[suzierose]

Mitochrondrial respiration and TP53 regulation

by suzierose on Fri Dec 16, 2011 8:50 am

One of the things that has perplexed and flummoxed me about the pathogenesis of multiple myeloma is the medical view that chromosomal changes are indicative of 'advanced disease'. The underlying premise being the universally accepted medical/scientific dogma that chromosomal changes/mutations are rare. Ergo, multiple myeloma patients with negative cytogenetic abnormalities are diagnosed as being in an advanced stage as evidenced by the existence of the rare nature of chromosomal changes.

Yet, when looking at the tests used to judge tumor burden vs. aggressiveness there were inconsistencies I could not correlate.

For example, if the tumor burden is low based on B2 microglobulin of less than 2.5 mcg/ml along with FLC( the new gold standard) of less 200mg/L, how then does a low tumor burden accompany a patient profile with virtually every high risk cytogenetics out there? i.e. MAF, TP53, del 1p, gain 1q, t (14:16)

IF, cytogenetic abnormalities are believed to be an outgrowth of long standing 'advanced disease'? i.e. chromosomal changes are rare events

What could account for a low tumor burden and so many cytogenetic abnormalities?
Shouldn't a low tumor burden be indicative of catching the disease in an early vs. advanced stage, particularly based on FLC outcomes?

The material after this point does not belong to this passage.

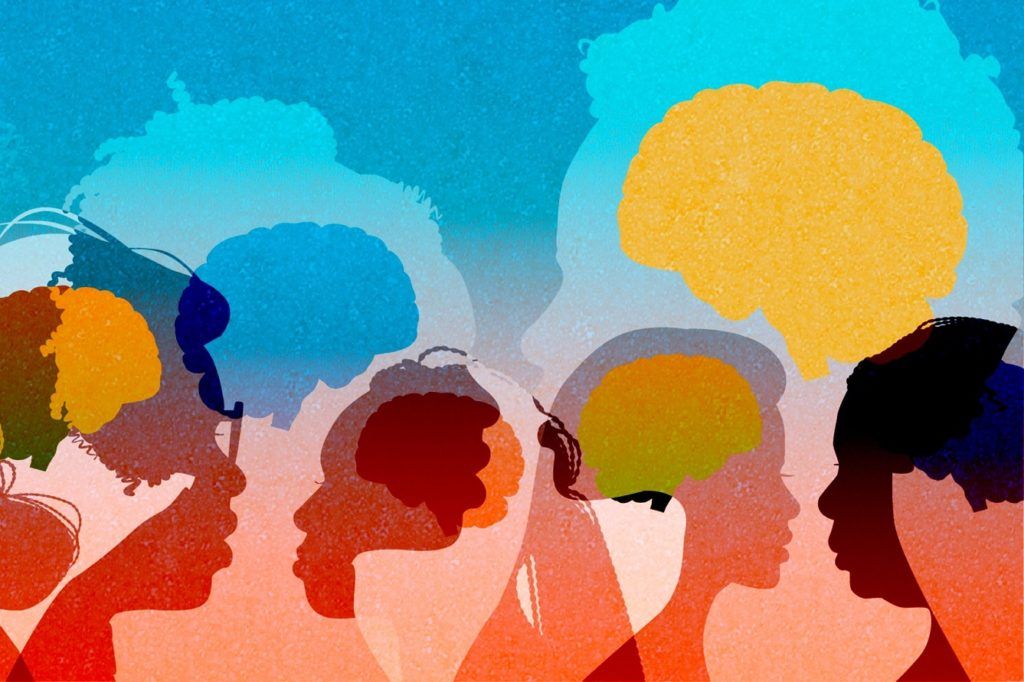 What Does It Mean To Be Neurodivergent?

So, the question I asked was could cytogenetic abnormalities actually precede vs being the sequelae of multiple myeloma pathogenesis? Could the abnormal cytogenetics actually be independent of the pathogenesis of multiple myeloma itself, i.e. early vs. advanced?

What could account for a low tumor burden and so many cytogenetic abnormalities? Is a low tumor burden 'advanced disease'?

IOW's which came first the chicken or the egg?

These are the inconsistencies & questions, along with DEX power, that kept me awake and scouring the literature.

And then I stumbled across mitochrodrial dysfunction.

I learned that mitochrondria are gatekeepers of genomic stability and that cytogenetic changes found in cancer, ranging from point mutations to gross chromosomal changes can arise following damage to the structure and function of mitcochrondria. This then would be consistent with low tumor burden and numerous cytogentic abnormalities independent of multiple myeloma pathogenesis.

Next, I discovered there was a link between 17p aka the 'big dog' TP53 suppressor gene (that trumps all the others) and mitochrondrial dysfunction.
http://www.jbc.org/content/286/23/20297.abstract
http://www.ncbi.nlm.nih.gov/pubmed/21742773
http://www.pnas.org/content/106/29/11825/F1.expansion

Are cytogenetic changes the result of long standing multiple myeloma disease or could the chromosomal changes been produced by a pathway independent of multiple myeloma..if it is the later is it not possible that newly diagnosed patients, while they remain high risk for cytogenetics, they do not necessarily have 'advanced disease' based on the low tumor burden lab results?

Does low tumor burden impact with high risk cytogenetic profile change median survival?
I suppose it could also be asked if survival is simply not necessarily dependent on multiple myeloma pathogenesis, or the therapies, since the chromosomal changes are independent of it..
Which is back to the chicken and the egg...is the patient dying from something other than multiple myeloma.
After all TP53 is found in over 50% of cancers...so perhaps it is not multiple myeloma that drives median survival?

[Perseverance]

Re: Mitochrondrial respiration and TP53 regulation

by Perseverance on Fri Dec 16, 2011 4:59 pm

I think the answer is that certain chromosomal abnormalities are a distinct disease from low-risk myeloma. As the understanding of the disease biology has increased exponentially, the definition of myeloma has stayed singular rather than diverging into at least two dinstict diseases, as it clearly needs to be defined. For instance, in the same fashion of hogkins and non-hodkins lymphoma, I think Barlogie (GEP70 defined high risk) and non-Barlogie low risk myeloma definitions are in order. So, I think the appropriate inquiry, is not where along the string chromosomal abnormalities arise, but rather which string we are talking about.